Kafka Related Pipelines

Kakfa widgets are available under the Stream Analytics. You can create kafka pipelines by using different kafka widgets like Kafka Source, Kafka Sink, Kafka Consumer, Kafka Producer, Kafka Monitor and a newly added widget called Kafka Windowing.

The following image illustrates the Kafka related pipelines:

Figure 11-79 Kafka related pipelines


Kafka related pipelines

The Kafka Consumer, Kafka Producer, Kafka Transform and Kafka Monitor widgets can be utilized in a pipeline in the following sequence
  1. Kafka Consumer
  2. Kafka Transform
  3. Kafka Producer
  4. Kafka Monitor

Create a Pipeline by Using the Kafka Widgets

Note:

The Kafka Input and Kafka Output topics that are created under the Kafka Topics screen must be mapped to the workspace for user to select it when creating pipelines.

Kafka Source

When you click the Kafka Source widget, the following manadatory parameters must be provided:

Figure 11-80 Kafka Source


Kafka Source

Table 11-18 Mandatory Parameters

Parameter Description
Input Topic Select the input topic.
Auto Offset Reset Select either of the two options:
  • Earliest- This displays the earliest starting data
  • Latest- This displays the latest data.
Enable auto commit Select either True or False.
Consumer Timeout(ms) Provide timeout time in milli seconds.
Group ID Provide any group ID (any data).
Transformation script Provide a script. For example, the following is the script of how data will be printed to the file:

import pandas as pd

data_out= { "Msg": data_prev}

pd.DataFrame(data_out).to_csv("/scratch/ofsaaapp/kafka/output/data_out.csv", sep='\t')

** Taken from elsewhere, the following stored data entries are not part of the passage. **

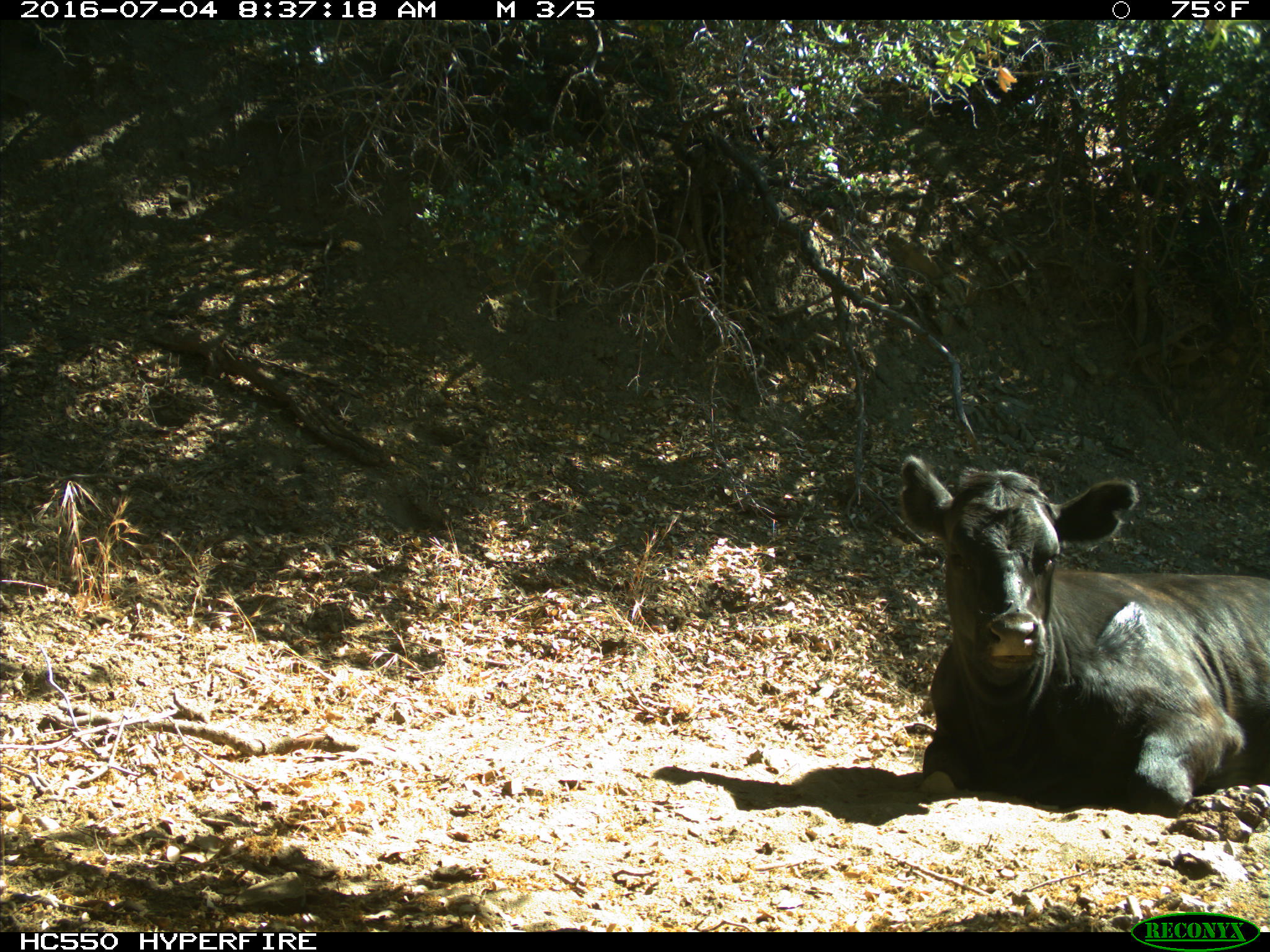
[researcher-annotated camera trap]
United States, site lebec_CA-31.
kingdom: Animalia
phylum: Chordata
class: Mammalia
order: Artiodactyla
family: Bovidae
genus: Bos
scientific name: Bos taurus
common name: domestic cow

In order to utilize the Kafka Source in a pipeline, an additional python paragraph must be added after the Kafka Source widget. The following is an example of the python script:

%python

import pandas as pd

# Sample data with Name and Gender columns

data = {

'start': [1,1],

'end':[11,10],

'avg_amount':[100,124],

'count':[12,11]

}

# Create the DataFrame

df = pd.DataFrame(data)

print (df)

Kafka Sink

When you click the Kafka Sink widget, the following manadatory parameters must be provided:

Figure 11-81 Kafka Sink


Kafka Sink

Table 11-19 Mandatory Parameters

Parameter Description
Output Topic Select the output topic.
Input Dataframe Provide a value in this parameter.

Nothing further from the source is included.